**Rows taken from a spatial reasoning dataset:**
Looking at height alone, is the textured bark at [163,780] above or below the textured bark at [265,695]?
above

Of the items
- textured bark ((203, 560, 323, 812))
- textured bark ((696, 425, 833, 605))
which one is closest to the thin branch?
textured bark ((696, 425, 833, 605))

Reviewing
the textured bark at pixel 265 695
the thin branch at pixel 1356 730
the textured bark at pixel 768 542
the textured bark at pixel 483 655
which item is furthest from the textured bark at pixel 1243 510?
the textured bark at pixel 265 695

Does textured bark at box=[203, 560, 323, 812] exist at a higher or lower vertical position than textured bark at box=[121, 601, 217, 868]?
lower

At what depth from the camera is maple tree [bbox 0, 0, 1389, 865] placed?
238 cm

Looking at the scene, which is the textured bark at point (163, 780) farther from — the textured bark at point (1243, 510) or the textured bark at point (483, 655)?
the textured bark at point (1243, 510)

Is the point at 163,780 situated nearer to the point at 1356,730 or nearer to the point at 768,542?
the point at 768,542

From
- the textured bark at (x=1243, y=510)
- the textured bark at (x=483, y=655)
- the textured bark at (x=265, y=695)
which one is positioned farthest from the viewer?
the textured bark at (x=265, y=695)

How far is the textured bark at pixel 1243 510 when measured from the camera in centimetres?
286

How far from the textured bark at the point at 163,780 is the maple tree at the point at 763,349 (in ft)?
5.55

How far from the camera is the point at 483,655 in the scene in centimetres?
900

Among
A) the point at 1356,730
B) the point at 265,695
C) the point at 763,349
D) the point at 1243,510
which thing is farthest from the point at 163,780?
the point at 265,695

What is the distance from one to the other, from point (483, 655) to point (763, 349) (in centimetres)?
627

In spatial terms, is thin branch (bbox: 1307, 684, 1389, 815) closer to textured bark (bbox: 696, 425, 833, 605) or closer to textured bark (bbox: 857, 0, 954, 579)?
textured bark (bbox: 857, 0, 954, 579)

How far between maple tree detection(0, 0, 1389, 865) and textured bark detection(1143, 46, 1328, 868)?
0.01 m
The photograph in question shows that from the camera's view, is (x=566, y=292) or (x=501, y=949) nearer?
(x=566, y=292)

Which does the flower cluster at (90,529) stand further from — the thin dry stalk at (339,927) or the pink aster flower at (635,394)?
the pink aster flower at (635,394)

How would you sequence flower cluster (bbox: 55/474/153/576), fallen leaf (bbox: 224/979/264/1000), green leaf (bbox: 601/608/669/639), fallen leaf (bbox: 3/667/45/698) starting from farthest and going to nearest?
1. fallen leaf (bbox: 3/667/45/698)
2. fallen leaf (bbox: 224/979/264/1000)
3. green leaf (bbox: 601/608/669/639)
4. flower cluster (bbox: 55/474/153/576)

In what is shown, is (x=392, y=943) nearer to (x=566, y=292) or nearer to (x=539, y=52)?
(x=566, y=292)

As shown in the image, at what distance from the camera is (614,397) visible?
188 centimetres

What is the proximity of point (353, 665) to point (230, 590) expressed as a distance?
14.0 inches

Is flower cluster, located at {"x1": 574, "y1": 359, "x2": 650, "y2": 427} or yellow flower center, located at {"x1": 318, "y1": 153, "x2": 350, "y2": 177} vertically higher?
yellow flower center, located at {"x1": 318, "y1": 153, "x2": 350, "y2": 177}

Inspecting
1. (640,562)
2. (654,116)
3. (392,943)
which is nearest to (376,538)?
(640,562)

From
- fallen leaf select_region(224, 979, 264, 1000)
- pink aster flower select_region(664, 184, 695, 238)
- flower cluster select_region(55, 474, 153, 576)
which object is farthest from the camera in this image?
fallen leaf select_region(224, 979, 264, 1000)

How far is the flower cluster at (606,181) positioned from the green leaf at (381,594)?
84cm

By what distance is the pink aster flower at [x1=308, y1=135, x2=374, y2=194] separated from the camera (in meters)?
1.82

**WHAT THE TASK ASKS:** Please copy the lines word for word, starting at the line that contains "As shown in" and continuing through the final line, with both of those lines included.

**CORRECT RESULT:**
As shown in the image, at what distance from the camera is (614,397) visible?
188 centimetres

What is the proximity of point (353, 665) to point (230, 590) expressed as a distance?
14.0 inches

Is flower cluster, located at {"x1": 574, "y1": 359, "x2": 650, "y2": 427} or yellow flower center, located at {"x1": 318, "y1": 153, "x2": 350, "y2": 177} vertically higher?
yellow flower center, located at {"x1": 318, "y1": 153, "x2": 350, "y2": 177}

Inspecting
1. (640,562)
2. (654,116)
3. (392,943)
which is nearest to (376,538)?
(640,562)

From
- fallen leaf select_region(224, 979, 264, 1000)
- pink aster flower select_region(664, 184, 695, 238)
- flower cluster select_region(55, 474, 153, 576)
which object is farthest from the camera in this image?
fallen leaf select_region(224, 979, 264, 1000)

How far is the flower cluster at (606,181) positioned from the green leaf at (381,594)?
84cm

By what distance is the pink aster flower at [x1=308, y1=135, x2=374, y2=194] separated from the camera (in meters)?
1.82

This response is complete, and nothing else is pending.